Getting bang for the buck with the National Health Insurance
- Wits University
The National Health Insurance as a funding mechanism will have to select what it covers and what it does not. A Health Technology Assessment could help decide.
“How do we get bang for our buck to fund NHI?” was the bottom line question Professor Karen Hoffman, director of PRICELESS SA, put to visiting lecturer Professor Andrew Briggs last week.
Briggs is chair in health economics at the University of Glasgow and gave a lunchtime talk at the research unit, which is based at the School of Public Health. His focus was on the imperative of health technology assessment (HTA) in being able to better evaluate costs of products and technologies in priority setting for a country’s health needs. This as South Africa’s National Health Insurance (NHI) bill currently sits before Parliament against deep rumblings, concerns and uncertainty over the scope of coverage on the bill and exactly how NHI funding will be best utilised.
“As health economists we look at opportunity costs in health terms and health benefits foregone and I think that is the way it should be,” said Briggs, who has been lecturing on modelling methods for cost assessments at Wits this winter.
He looked at universal health coverage through the lens of the United Kingdom’s National Institute for Health and Care Excellence (NICE). NICE is a special health authority that was set up in 1999 to reduce variation in the availability and quality of the UK’s National Health Service (NHS) treatments and care.
Briggs highlighted some of the most positive features of the body as well as some of its shortcomings, with a view for South Africa to dodge similar mistakes or to be able to borrow as good practice in the shaping of the country’s own national health insurance.
He said transparency and decision-making that is explicit have helped give credibility and accountability to a body that must routinely stand up to public scrutiny and corporate and political pressure.
“The process in health assessment technologies is more important than the analysis itself when decisions have to be taken that are not universally popular and where there will be losers and winners,” said Briggs.

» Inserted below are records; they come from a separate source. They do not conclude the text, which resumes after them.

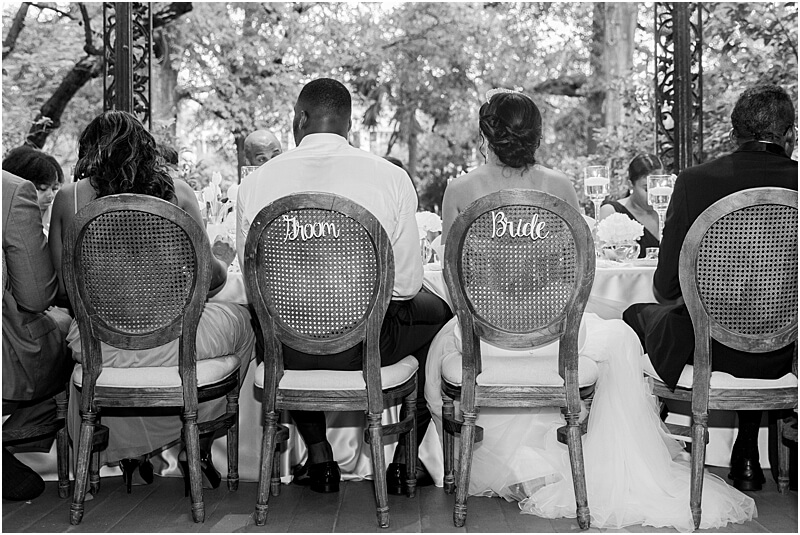 Columbia, SC Bride and Groom Seats at Lace House at Arsenal Hill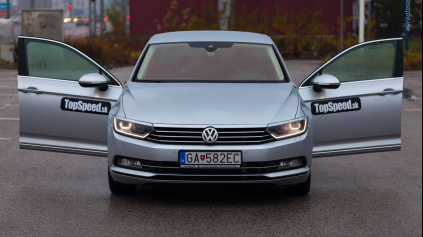 TEST VW PASSAT B8 2.0 TDI DSG HIGHLINE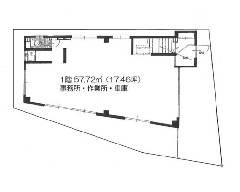 千住旭町 JR常磐線[北千住駅]の貸店舗物件の詳細はこちら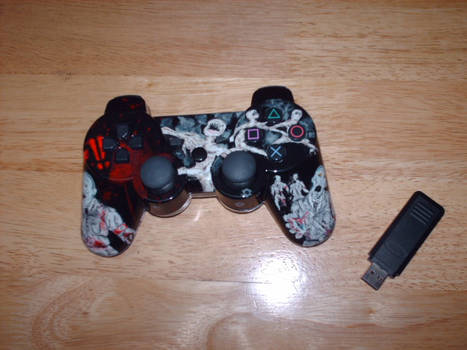 PS3 Nazi Zombies Controller 1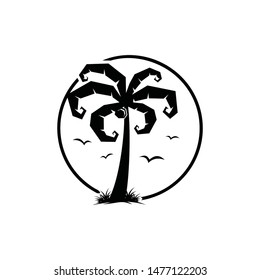 Palm silhouette logo vector with bird and grass on circle round shape. supernatural magic look.
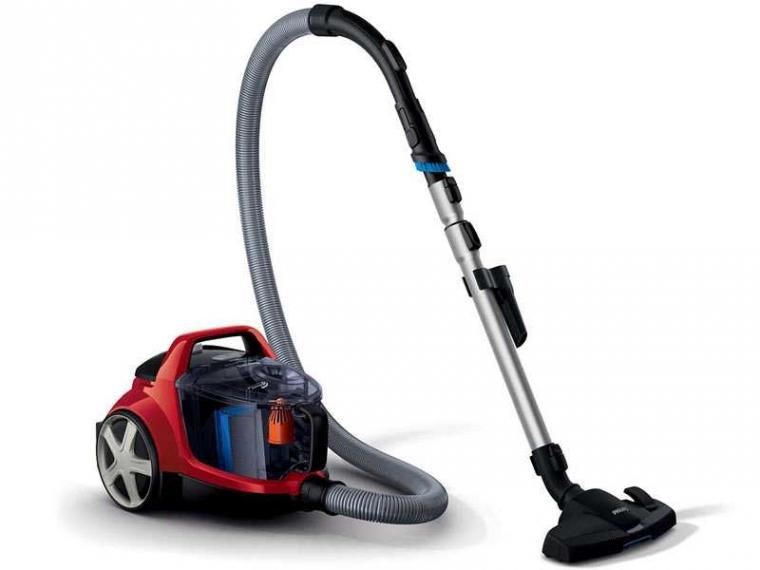 (Humor Santri) Banser dan Vacuum Cleaner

He added that NICE includes a feature on its website where people can track the paper trail of most of the deliberations of decisions of what drugs and technologies end up approved for funding on the NHS.
Another tick for NICE, he said, is the broad and inclusive nature of its various committees. Briggs said: “The committees include clinical experts, statistical experts, patient representative bodies and the lay community. People who may be called to testify include specialists and there is also a citizen council and people are provided with rudimentary training to take part effectively.”
His caution of the shortcomings of NICE however, ranged from political interference to blind spots in getting the basics rights and the sometimes shadowy nature of “behind closed doors” price negotiations with private suppliers.
In the example of oncology care in the UK, Briggs said in the last few years political pressure was exerted on NICE to be quicker in its decision making about new technologies and treatments for cancer. Political point scoring meant “thrusting end of life criteria” onto NICE to consider in its decision making. Subsequently government also set up an oncology fund. These politically motivated interventions undermined the processes and autonomy of a body like NICE.
Worse still, Briggs said, that after three years this special oncology fund that was meant to fill in the gaps of coverage not approved by NICE, was found to have grossly overspent and was in that state handed over to NICE “to sort out”, said Briggs.
“There’s also a tendency of NICE to be captured by new technologies and the pressure to look at next new shiny thing instead of using more cost effective, public health interventions that are generally more equitable in terms of population health,” said Briggs.
He also highlighted concerns over the confidential nature of how deals for discounts to the government are struck between big multi-national companies. Briggs said discounts are offered on condition that the deals stay secret and is a well-used corporate tactic to ensure that they can negotiate differently in different countries.
In his talk Briggs also warned of shortcomings in the American public insurance model. Having worked in that country for a period, Briggs said the US model continues to rack up in taxpayers’ dollars and over-usage of the public health service but still has poor outcomes in reaching those who need medical help the most.
Briggs said Americans’ “at any cost” model has resulted in corporate suppliers pushing up prices unsustainably. He added: “It makes health technology assessment and factoring cost in at every point essential.”
Hoffman said trade-offs are inevitable even “if we don’t like to think about opportunity costs” in health. For this reason, she said it makes assessment, and the assessment processes, critical components to consider in shaping South Africa’s NHI.